Using TimescaleDB v2.14.2 self-hosted on prem on PostgreSQL 15.6 on Red Hat 9.3. Software is running on vmware virtual machine with 16 CPU-cores and 256 GB of RAM and few 10s of TB of disk.

We have one hypertable with 12 TB of data and we would like to change a design of table. Actually table fields would stay the same. We would like to add “range space partition” to already time partitioned table. Range-space-partition requires empty hypertable table before range-space-partition is added.

Process:

create PostgreSQL table,
covert table to hypertable,
add range-space-partition dimension
insert data into hypertable

We are planning:

Create new hypertable.
Add range-space-partition.
Move data from old hypertable to new hyperable.
Drop old hypertable.
Rename table from new hypertable name to old hypertable name.

We know that in our case data that are more then 1 month (time partition) old do not change, but new data are added in bulk few times a day.

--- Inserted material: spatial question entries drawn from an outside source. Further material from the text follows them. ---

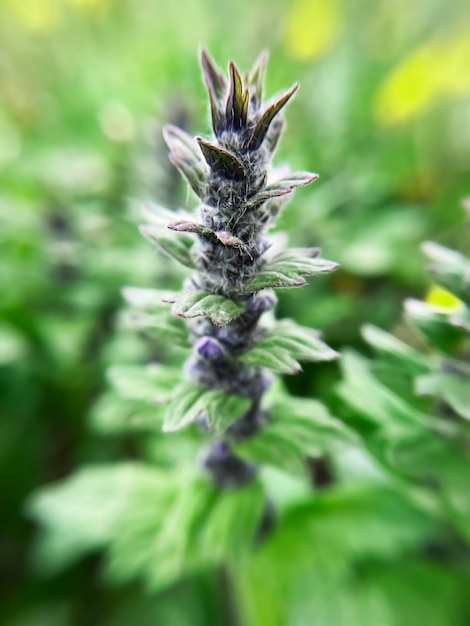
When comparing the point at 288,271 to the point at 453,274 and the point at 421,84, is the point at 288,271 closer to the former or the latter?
the point at 453,274

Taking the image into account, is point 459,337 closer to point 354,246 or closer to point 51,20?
point 354,246

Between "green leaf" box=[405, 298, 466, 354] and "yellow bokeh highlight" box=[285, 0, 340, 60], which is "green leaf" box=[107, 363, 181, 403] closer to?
"green leaf" box=[405, 298, 466, 354]

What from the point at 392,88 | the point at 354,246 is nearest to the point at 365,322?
the point at 354,246

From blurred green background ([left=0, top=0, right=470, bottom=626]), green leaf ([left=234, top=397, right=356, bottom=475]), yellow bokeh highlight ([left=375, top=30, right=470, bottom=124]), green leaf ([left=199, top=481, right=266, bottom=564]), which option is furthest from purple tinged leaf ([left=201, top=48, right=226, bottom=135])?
yellow bokeh highlight ([left=375, top=30, right=470, bottom=124])

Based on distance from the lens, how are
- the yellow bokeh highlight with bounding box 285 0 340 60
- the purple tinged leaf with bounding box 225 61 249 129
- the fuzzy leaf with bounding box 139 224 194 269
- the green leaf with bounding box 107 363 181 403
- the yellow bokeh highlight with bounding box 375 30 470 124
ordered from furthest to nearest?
the yellow bokeh highlight with bounding box 285 0 340 60 → the yellow bokeh highlight with bounding box 375 30 470 124 → the green leaf with bounding box 107 363 181 403 → the fuzzy leaf with bounding box 139 224 194 269 → the purple tinged leaf with bounding box 225 61 249 129

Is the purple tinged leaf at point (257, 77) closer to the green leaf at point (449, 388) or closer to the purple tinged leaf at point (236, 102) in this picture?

My main idea is to move data older then 1 month from old hypertable to new hypertable in a way old hypertable is still on-line available for read and writes. Then turn off application server to prevent new inserts/updates and do the last month transfer from old hyperatable to new hypertable and also perform steps 4 and 5.

My question:

What is the most appropriate way of moving data inside the same database from old hypertable to new hypertable? Is there some super-fast mechanism for moving data.
Some old data in hypertable are compressed, they are there only for law enforcement and are never accessed in application. I assume moving data from old hypertable will decompress data before they will be able to insert into new hypertable. Is there advisable to first perform manual decompression of old data in old hypertable or is decompression, from performance point of view, really needed and data can be decompressed on the fly when moving from old to new hypertable?

jonatasdp · April 25, 2024, 5:39pm

Hey @ts101, looks like a solid plan.

Do you have any space constraints, needing to release space as you go?

For the compression, I can imagine that you can even get faster readings from compressed. Give a try to copy one entire compressed chunk and measure it because it will depend on the nature of your data. My guess is that it will be faster without decompressing if you’re getting everything from the chunk in the same run.

If your chunk is too large for a single batch, then decompressing probably can be a pre-step to avoid decompressing same area twice.

Use insert into new_hypertable as select * from old_hypertable will just works in the most of the small cases, in your case you should put probably a where time between ... and ... and keep paginating it

You can also run and insert into different parts in parallel using more connections to the db.